§ **SOURCE PASSAGE**:
KYLE PETTY FEATURE MBNA 400 Advance September 21, 1999 Note: Hot Wheels Pontiac driver Kyle Petty returns to the site of his last NASCAR Winston Cup triumph when the circuit heads to Dover Downs International Speedway for Sunday's MBNA 400.
KYLE PETTY FEATURE MBNA 400 Advance September 21, 1999
Note: Hot Wheels Pontiac driver Kyle Petty returns to the site of his last NASCAR Winston Cup triumph when the circuit heads to Dover Downs International Speedway for Sunday's MBNA 400. Petty won the spring race at the one-mile superspeedway in 1995. Petty is in his first season back at Petty Enterprises with teammate John Andretti. Petty admits the move has affected his season, but he sees a solid foundation being laid for the future.

§ **RECORDS SUPPLIED**:
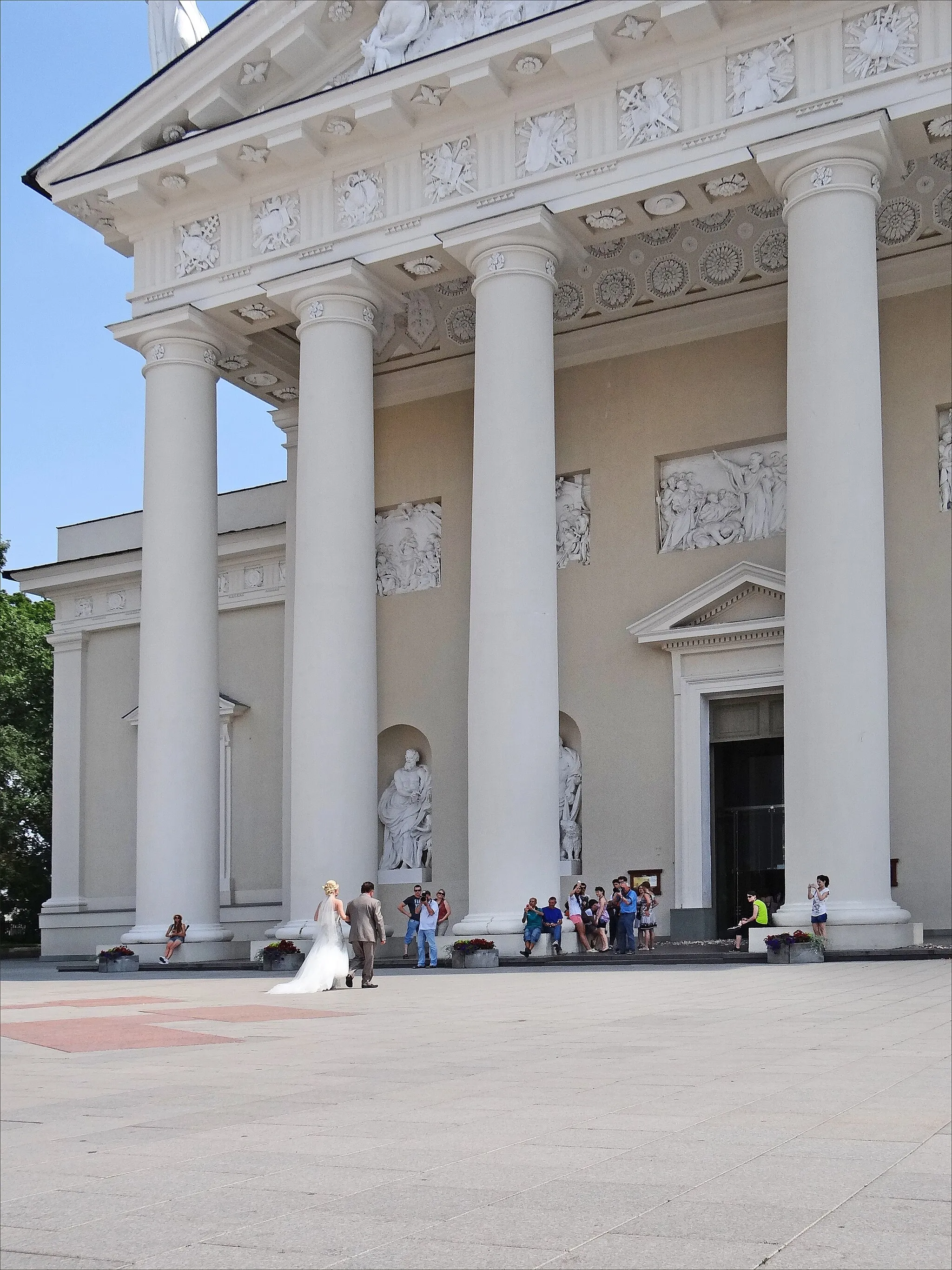 Photo showing: Devant la cathédrale de Vilnius, une mariée au bras de son père.
_____

La fête du couronnement du roi Mindaugas, fondateur de l’État lituanien est le 6 juillet, un vendredi en 2012, ce qui a permis aux lituaniens de bénéficier d'un long week-end. Beaucoup en ont profité pour se marier. Dans des endroits, parfois inattendus de la ville, on pouvait rencontrer des mariés et leurs invités pour prendre des photos et faire la fête.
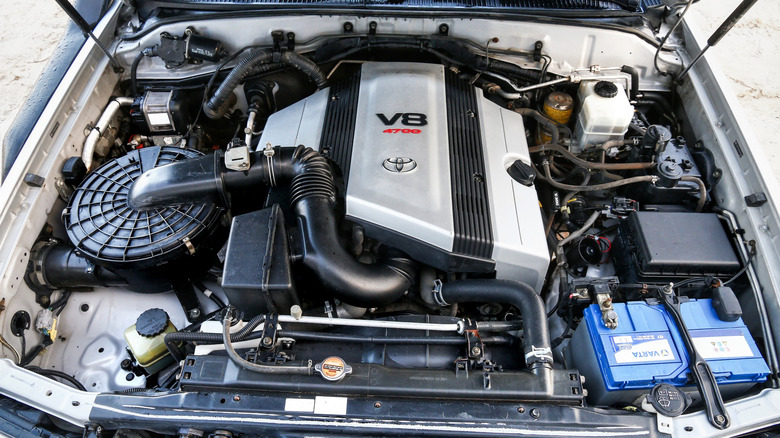 A Toyota 2UZ-FE V8 engine nestled in a Toyota Land Cruiser 100 Series engine bay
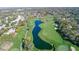 Scenic aerial view of the golf course highlighting lush greens, mature trees, and water features throughout at 6520 Pine Meadows Dr, Spring Hill, FL 34606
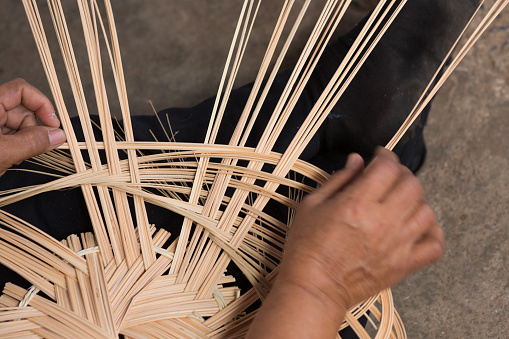 Woman weaves basket. Woman hand working crafts weaving palm leaf making basket.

§ **ACTIVITY**: Transcribe the stretch of the Kyle Petty feature from "KYLE PETTY FEATURE MBNA 400 Advance September 21, 1999 Note: Hot" through "for the future.", word for word.

§ **REPLY**:
KYLE PETTY FEATURE MBNA 400 Advance September 21, 1999 Note: Hot Wheels Pontiac driver Kyle Petty returns to the site of his last NASCAR Winston Cup triumph when the circuit heads to Dover Downs International Speedway for Sunday's MBNA 400.
KYLE PETTY FEATURE MBNA 400 Advance September 21, 1999
Note: Hot Wheels Pontiac driver Kyle Petty returns to the site of his last NASCAR Winston Cup triumph when the circuit heads to Dover Downs International Speedway for Sunday's MBNA 400. Petty won the spring race at the one-mile superspeedway in 1995. Petty is in his first season back at Petty Enterprises with teammate John Andretti. Petty admits the move has affected his season, but he sees a solid foundation being laid for the future.